Aimé Jacquet a fait l'essentiel de sa carrière de joueur professionnel à l'AS Saint-Etienne de 1960 à 1973. Il y a remporté cinq titres de champion de France (1964, 1967, 1968, 1969, 1970) et trois Coupes de France (1962, 1968, 1990), avant de rejoindre l'Olympique lyonnais, en tant que joueur jusqu'en 1975, puis comme entraîneur jusqu'en 1980. Il poursuit à Bordeaux où il remporte trois titres de champion de France (1984, 1985, 1987) et deux Coupes de France (1986, 1987). En 1992, le sélectionneur de l'équipe de France, Gérard Houllier, le prend comme adjoint. En 1993, à la suite du calamiteux France-Bulgarie (l'équipe rate la qualification pour la Coupe du monde 1994), il remplace Houllier. Après la victoire de 1998, il devient directeur technique national, jusqu'à sa retraite en 2006.

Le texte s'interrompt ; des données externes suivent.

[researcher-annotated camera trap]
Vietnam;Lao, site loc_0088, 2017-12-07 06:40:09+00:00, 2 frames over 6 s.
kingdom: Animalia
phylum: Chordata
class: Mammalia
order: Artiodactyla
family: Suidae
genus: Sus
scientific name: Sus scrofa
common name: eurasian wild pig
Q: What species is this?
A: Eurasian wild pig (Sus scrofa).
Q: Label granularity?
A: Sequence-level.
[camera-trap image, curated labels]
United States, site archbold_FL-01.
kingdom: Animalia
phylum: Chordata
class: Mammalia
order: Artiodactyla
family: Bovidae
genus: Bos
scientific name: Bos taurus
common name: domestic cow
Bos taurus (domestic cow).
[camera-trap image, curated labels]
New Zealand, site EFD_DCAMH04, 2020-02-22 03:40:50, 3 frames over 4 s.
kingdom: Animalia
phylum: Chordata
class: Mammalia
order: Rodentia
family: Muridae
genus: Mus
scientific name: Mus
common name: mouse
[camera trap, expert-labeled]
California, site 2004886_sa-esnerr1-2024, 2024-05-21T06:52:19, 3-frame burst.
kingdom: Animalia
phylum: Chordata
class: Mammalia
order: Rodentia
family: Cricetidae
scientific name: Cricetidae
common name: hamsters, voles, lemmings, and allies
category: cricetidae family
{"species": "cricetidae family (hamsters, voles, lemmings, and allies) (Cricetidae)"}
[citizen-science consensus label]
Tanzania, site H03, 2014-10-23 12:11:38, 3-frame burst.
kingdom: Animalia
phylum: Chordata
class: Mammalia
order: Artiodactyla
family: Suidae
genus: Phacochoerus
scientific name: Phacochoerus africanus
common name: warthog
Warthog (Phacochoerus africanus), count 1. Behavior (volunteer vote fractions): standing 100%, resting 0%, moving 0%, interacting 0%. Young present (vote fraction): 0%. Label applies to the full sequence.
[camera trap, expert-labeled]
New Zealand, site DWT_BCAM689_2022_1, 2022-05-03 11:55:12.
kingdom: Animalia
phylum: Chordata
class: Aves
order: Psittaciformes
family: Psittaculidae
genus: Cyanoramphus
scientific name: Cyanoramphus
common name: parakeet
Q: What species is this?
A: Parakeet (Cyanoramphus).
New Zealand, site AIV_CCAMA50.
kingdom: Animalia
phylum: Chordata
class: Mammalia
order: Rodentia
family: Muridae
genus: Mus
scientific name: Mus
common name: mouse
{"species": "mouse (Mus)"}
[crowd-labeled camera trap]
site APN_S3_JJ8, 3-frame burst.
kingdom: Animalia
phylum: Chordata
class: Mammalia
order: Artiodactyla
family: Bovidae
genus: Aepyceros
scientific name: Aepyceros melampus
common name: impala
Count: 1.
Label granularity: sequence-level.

Didier Deschamps a 14 ans quand il rejoint le centre de formation du FC Nantes, en 1983. Il rejoint l'équipe de première division en 1985. En 1989, il est transféré à Marseille, premier club français, en 1993, à décrocher une Coupe d'Europe. En 1994, il part à la Juventus Turin, jusqu'en 1999. Il y remporte, notamment, une nouvelle Coupe d'Europe, en 1996. Avec l'équipe de France (103 sélections), il gagne la Coupe du monde 1998 et l'Euro 2000. Il débute en 2001 sa carrière d'entraîneur à l'AS Monaco, qu'il emmène en finale de la Ligue des champions en 2004, puis à la Juventus (2006-2007), à laquelle il assure un retour en Serie A. Depuis, il est consultant (pour Canal+, entre autres).

Dix ans jour pour jour après la finale de la Coupe du monde remportée par les Bleus (3-0 face au Brésil), un match anniversaire est organisé au Stade de France, le 12 juillet. Les champions du monde 1998 – à l'exception d'Emmanuel Petit qui a décidé de bouder l'événement – affronteront une "sélection mondiale" dans laquelle devraient figurer le Néerlandais Edgar Davids, le Danois Michael Laudrup, le Portugais Pedro Miguel Pauleta, l'Espagnol Fernando Hierro ou encore le Camerounais Samuel Eto'o. Le seul Brésilien à avoir donné son accord est l'ex-Lyonnais Sonny Anderson (qui ne participait pas au Mondial 1998).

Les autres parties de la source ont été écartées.